Additional studies note that:

  • Wet feeding increases the feed intake and growth rate of Chickens.
  • Pre-soaking of broiler feeds for 12 and 24 hours significantly increased dry matter digestibility and body weight gain in male broilers (25-40 days of age) compared with dry feed.
  • Bacterial fermentation of barley and wheat whole meal flours with b-glucan-degrading LAB (Lactic Acid Bacteria) has improved growth and early feed-to-gain ratio in broiler chickens.


Regarding Chicks:

  • Early access to semi-moist diets for day-old chicks stimulates gastrointestinal (GI) development and prevents dehydration during transport from the hatchery.
  • Rapid GI tract development after hatch is essential for optimization of digestive function and underpins efficient growth and development as well as a full expression of the genetic potential for production traits. 
  • The moisten capacity of the crop of chicks during the first weeks of life is also believed to be a limiting factor for the optimal functioning of the gut when standard solid diets are fed.
  • Benefits of wet feeding have been attributed to decreased viscosity of gut contents, greater development of the layer of villi in the digestive segments and reduced crypt cell proliferation. 

For a bibliography and full list of studies, see:  

Broody and newly hatched chicks enjoying fermented feed with a few dried meal-worms added. 
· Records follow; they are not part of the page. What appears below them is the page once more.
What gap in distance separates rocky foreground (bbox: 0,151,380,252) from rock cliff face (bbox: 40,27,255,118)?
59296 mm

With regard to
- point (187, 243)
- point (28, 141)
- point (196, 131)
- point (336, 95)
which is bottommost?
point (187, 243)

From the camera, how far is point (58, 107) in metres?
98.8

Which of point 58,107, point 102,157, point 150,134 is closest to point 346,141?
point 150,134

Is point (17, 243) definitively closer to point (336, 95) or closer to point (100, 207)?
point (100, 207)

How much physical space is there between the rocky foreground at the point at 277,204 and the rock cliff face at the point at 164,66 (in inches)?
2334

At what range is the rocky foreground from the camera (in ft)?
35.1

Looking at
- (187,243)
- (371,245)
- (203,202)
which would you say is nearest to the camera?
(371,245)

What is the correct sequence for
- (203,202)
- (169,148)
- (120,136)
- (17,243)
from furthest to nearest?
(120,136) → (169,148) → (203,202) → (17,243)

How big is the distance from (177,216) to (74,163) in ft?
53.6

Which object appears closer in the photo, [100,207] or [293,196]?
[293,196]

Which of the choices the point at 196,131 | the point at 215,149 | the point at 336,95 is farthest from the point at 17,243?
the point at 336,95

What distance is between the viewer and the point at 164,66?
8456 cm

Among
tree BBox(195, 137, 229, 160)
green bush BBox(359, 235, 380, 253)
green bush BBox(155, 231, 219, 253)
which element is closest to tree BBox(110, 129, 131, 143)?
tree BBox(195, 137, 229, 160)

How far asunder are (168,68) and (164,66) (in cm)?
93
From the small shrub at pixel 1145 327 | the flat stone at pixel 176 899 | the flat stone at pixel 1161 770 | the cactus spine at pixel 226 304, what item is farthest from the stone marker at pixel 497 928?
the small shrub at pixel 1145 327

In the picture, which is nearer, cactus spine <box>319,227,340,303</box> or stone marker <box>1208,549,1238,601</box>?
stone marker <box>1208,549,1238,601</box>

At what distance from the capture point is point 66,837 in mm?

To summarize, lacto-fermenting or soaking feed gives "more bang for your buck" by

  • Increasing nutrient usability
  • Decreasing the overall intake of feed to provide the same -or greater-  amount of nutrients (by reducing undigested feed items passing through the digestive tract)
  • Increasing nutrient content as a by-product of lacto-fermentation (B Vitamins, Vitamin K2 and Enzymes)
  • Strengthening the immune system resulting in increased ability to resist disease and bacterial infection

The benefits go on and on. 

And don't forget -  producing a healthier chicken results in healthier meat and eggs for you.






- Sue




8 comments:

  1. Excellent! I am looking forward to the next 2 parts!

    ReplyDelete
    Replies
    1. Thanks! They should be up soon...keep an eye out!

      Delete
  2. I always enjoy your knowledge about fermentation. I know the benefits, I just simply can't say it half as well as you do. Excellent post as always Sue!

    Vicki (delisha)

    ReplyDelete
    Replies
    1. Thanks much for the comment :) Part 3 is coming soon!

      Delete
  3. Very informative, I've been Fermenting with raw vinegar but I will definitely look into this.

    ReplyDelete
    Replies
    1. Be sure to read through all 3 parts - it explains a little more about vinegar and what it does and doesn't do. :)

      You really don't need to use a starter at all. The vinegar really doesn't act as a "starter" as it's an acid. But putting some in there won't hurt it. Just doesn't have the "starter effect" ...

      Delete
  4. So your saying that the ACV with the mother in tact is no good to start fermenting your feed?

    ReplyDelete
    Replies
    1. It wouldn't be helpful as a STARTER as the process is different. Take a look at the the rest of the articles and the notes above. But it won't hurt your feed if you want to put some in. Just don't use too much.

      The key word here is "starter". You wouldn't use it to "jump start" Lactic Acid Bacterial proliferation. The vinegar is acetic acid and the bacteria in the mother is Acetobacter aceti which digests ALCOHOL to make acetic acid- vinegar.

      But you could use some in the feed if you wanted to. Just not too much as the higher acid (lower pH) will begin to kill off the good (and bad) bacteria if there is too much. You probably wouldn't have that problem unless you were adding excessive amounts so I wouldn't worry!